Dataset
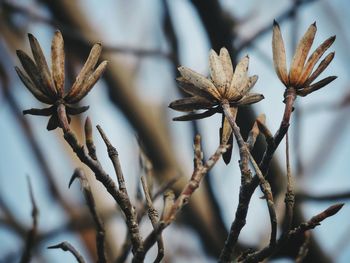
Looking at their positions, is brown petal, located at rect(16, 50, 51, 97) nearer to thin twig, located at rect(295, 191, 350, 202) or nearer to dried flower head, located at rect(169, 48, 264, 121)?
dried flower head, located at rect(169, 48, 264, 121)

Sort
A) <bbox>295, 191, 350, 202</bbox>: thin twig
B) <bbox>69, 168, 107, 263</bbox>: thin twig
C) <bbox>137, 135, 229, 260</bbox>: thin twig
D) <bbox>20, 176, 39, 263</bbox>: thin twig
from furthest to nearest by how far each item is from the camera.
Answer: <bbox>295, 191, 350, 202</bbox>: thin twig < <bbox>20, 176, 39, 263</bbox>: thin twig < <bbox>69, 168, 107, 263</bbox>: thin twig < <bbox>137, 135, 229, 260</bbox>: thin twig

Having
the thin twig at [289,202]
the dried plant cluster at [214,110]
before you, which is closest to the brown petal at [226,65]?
the dried plant cluster at [214,110]

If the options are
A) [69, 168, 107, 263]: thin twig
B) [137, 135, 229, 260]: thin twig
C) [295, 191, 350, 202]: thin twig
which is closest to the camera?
[137, 135, 229, 260]: thin twig

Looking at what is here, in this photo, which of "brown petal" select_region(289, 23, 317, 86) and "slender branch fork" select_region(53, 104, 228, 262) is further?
"brown petal" select_region(289, 23, 317, 86)

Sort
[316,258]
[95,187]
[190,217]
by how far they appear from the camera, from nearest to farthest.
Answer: [316,258], [190,217], [95,187]

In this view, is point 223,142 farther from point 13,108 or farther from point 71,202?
point 71,202

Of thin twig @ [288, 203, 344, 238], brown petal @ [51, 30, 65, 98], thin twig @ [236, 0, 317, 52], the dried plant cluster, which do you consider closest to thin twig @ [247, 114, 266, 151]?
the dried plant cluster

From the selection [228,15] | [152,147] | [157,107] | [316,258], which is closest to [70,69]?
[157,107]

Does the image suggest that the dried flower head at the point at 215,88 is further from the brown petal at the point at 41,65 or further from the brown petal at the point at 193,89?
the brown petal at the point at 41,65
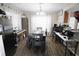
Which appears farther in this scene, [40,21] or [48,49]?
[48,49]

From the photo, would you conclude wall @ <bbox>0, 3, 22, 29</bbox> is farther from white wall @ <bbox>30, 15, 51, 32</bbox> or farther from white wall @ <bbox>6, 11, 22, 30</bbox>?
white wall @ <bbox>30, 15, 51, 32</bbox>

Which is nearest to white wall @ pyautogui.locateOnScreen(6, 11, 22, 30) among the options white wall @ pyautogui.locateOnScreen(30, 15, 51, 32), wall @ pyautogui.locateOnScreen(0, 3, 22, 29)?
wall @ pyautogui.locateOnScreen(0, 3, 22, 29)

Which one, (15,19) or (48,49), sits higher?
(15,19)

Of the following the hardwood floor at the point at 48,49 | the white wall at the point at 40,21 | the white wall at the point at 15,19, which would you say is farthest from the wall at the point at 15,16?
the hardwood floor at the point at 48,49

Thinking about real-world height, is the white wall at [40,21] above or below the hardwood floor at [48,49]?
above

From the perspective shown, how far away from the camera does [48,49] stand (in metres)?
1.73

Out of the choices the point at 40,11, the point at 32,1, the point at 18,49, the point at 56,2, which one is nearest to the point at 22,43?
the point at 18,49

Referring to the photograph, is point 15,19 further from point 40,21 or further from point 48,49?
point 48,49

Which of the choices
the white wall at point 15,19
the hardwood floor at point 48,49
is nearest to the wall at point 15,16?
the white wall at point 15,19

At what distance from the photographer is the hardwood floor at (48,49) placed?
153 cm

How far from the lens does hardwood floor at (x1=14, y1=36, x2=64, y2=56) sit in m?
1.53

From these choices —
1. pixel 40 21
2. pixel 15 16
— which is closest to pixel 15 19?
pixel 15 16

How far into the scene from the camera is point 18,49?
5.20 ft

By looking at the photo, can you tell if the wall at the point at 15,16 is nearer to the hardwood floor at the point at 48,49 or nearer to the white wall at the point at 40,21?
the white wall at the point at 40,21
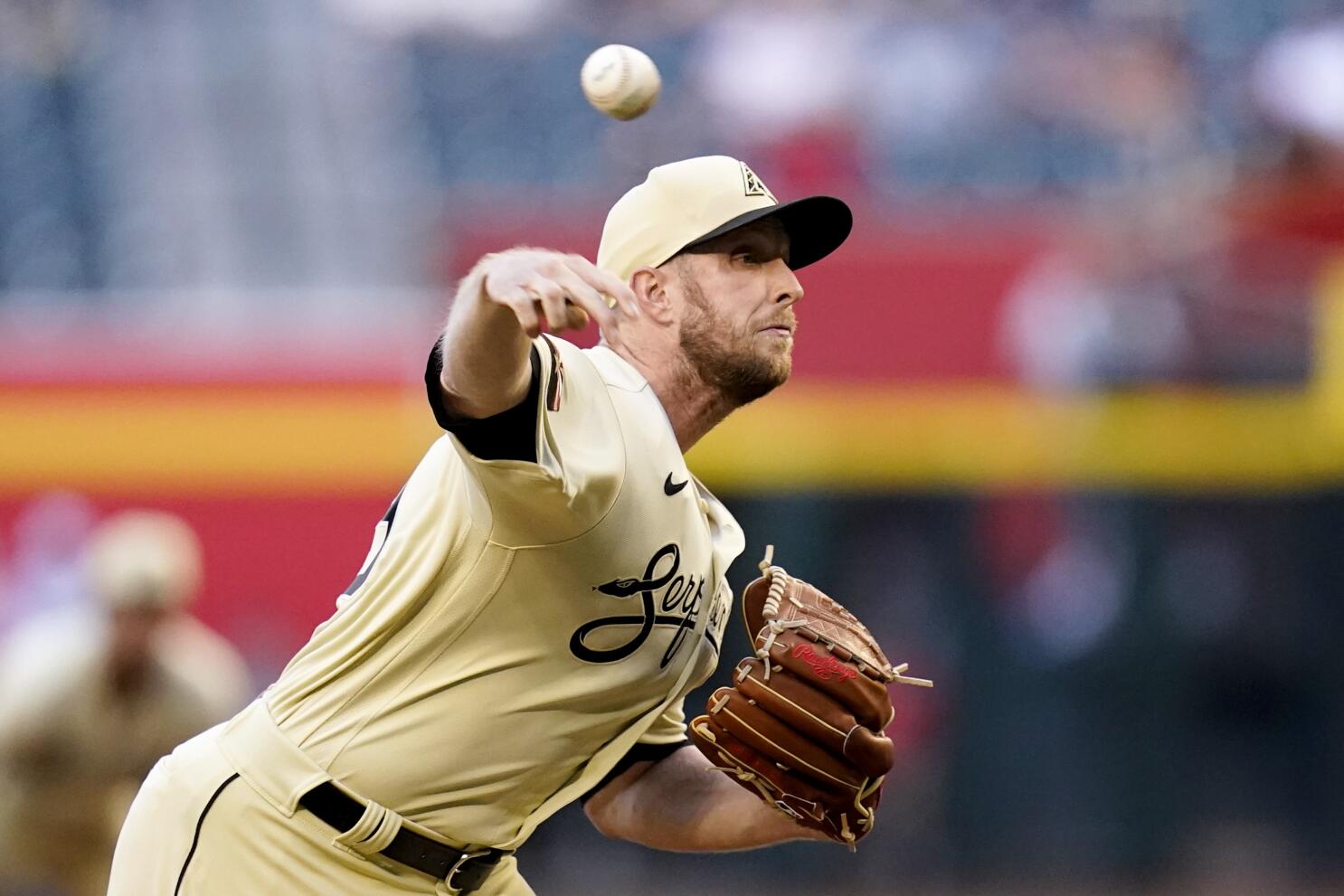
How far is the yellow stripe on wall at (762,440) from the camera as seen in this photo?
8758mm

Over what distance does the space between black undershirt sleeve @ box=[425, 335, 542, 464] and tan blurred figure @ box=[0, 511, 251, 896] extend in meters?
4.25

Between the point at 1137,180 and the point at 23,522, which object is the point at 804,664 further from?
the point at 1137,180

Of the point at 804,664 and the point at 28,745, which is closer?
the point at 804,664

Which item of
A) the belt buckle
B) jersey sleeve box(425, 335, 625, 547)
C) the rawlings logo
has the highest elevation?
jersey sleeve box(425, 335, 625, 547)

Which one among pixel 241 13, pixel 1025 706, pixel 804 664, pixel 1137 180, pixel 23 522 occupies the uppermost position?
pixel 241 13

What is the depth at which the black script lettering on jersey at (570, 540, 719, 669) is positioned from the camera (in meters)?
2.97

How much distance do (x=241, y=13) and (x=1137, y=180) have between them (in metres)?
5.14

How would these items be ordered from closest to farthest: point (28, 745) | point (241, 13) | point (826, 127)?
point (28, 745) < point (826, 127) < point (241, 13)

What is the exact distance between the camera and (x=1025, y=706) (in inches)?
357

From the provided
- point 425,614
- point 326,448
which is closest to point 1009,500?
point 326,448

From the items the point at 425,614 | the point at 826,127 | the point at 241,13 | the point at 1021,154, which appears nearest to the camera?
the point at 425,614

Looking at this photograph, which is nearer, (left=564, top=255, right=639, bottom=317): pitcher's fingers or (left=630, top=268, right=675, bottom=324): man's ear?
(left=564, top=255, right=639, bottom=317): pitcher's fingers

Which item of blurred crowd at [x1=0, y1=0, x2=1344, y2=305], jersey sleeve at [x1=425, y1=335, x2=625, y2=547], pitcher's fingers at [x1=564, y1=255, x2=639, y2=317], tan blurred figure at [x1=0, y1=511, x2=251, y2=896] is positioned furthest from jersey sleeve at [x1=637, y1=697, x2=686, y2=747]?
blurred crowd at [x1=0, y1=0, x2=1344, y2=305]

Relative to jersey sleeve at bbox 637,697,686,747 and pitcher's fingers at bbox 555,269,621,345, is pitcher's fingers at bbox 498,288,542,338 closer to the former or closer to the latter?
pitcher's fingers at bbox 555,269,621,345
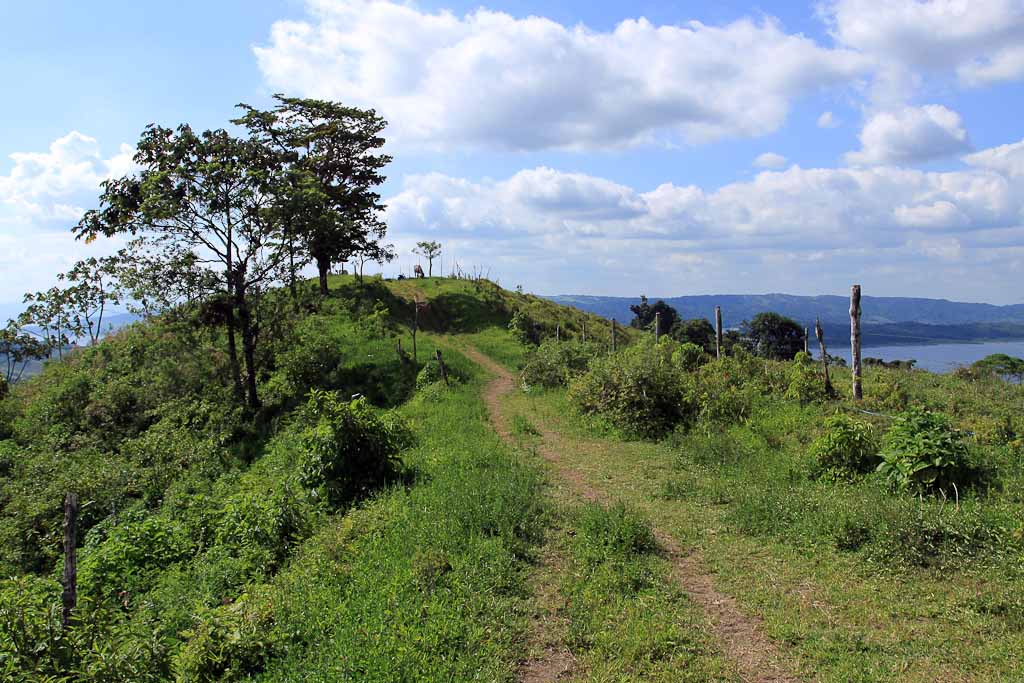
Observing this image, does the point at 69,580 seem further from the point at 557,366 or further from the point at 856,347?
the point at 557,366

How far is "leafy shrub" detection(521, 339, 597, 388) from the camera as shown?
72.3 ft

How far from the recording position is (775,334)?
70.1 metres

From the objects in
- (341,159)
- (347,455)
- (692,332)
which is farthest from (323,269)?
(692,332)

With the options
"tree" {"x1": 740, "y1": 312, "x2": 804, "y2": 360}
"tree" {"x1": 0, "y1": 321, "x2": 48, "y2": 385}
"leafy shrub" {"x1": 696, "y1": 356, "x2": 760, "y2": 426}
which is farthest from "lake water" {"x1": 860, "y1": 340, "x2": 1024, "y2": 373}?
"tree" {"x1": 0, "y1": 321, "x2": 48, "y2": 385}

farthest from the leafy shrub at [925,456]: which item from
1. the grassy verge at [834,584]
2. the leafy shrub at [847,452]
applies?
the grassy verge at [834,584]

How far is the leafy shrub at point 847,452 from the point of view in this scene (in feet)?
34.1

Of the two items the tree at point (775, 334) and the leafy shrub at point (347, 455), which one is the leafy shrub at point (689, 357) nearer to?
the leafy shrub at point (347, 455)

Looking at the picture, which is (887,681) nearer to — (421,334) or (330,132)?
(421,334)

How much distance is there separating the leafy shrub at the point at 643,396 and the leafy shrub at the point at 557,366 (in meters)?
4.43

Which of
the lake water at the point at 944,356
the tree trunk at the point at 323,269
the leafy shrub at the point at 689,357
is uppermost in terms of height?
the tree trunk at the point at 323,269

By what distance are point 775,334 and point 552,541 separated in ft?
224

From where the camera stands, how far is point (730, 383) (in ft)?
54.0

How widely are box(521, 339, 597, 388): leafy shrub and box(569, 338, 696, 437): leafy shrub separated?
4434 millimetres

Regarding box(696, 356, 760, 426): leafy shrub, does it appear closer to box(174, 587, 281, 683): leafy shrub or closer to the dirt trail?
the dirt trail
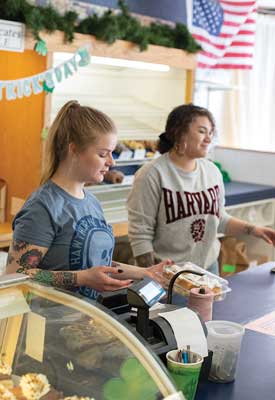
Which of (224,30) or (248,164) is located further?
(248,164)

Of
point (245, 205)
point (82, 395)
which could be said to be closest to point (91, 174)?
point (82, 395)

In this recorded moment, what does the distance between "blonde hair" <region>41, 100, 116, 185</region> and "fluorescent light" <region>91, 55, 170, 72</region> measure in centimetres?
185

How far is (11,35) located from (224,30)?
113 inches

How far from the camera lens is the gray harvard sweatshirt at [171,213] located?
2.96 metres

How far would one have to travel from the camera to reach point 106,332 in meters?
1.52

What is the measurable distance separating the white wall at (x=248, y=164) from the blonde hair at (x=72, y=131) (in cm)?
388

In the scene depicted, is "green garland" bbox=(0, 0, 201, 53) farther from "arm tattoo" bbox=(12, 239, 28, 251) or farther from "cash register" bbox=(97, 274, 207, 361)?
"cash register" bbox=(97, 274, 207, 361)

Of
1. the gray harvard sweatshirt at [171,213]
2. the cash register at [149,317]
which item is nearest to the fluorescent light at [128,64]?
the gray harvard sweatshirt at [171,213]

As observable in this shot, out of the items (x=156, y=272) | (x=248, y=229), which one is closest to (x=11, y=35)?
(x=248, y=229)

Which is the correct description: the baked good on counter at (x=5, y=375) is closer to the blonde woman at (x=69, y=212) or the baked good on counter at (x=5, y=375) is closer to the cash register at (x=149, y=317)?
the cash register at (x=149, y=317)

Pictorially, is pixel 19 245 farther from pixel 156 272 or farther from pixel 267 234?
pixel 267 234

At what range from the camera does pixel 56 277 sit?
195 centimetres

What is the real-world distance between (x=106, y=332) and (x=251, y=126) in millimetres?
5465

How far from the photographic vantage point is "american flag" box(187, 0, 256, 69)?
5500mm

Work instructions
Render the data from the line containing "How far from the photographic" through the end of the data as a JSON list of strings, one string per line, leaving out blank lines.

Solution to this exercise
[
  "How far from the photographic vantage point is \"american flag\" box(187, 0, 256, 69)?",
  "5500mm"
]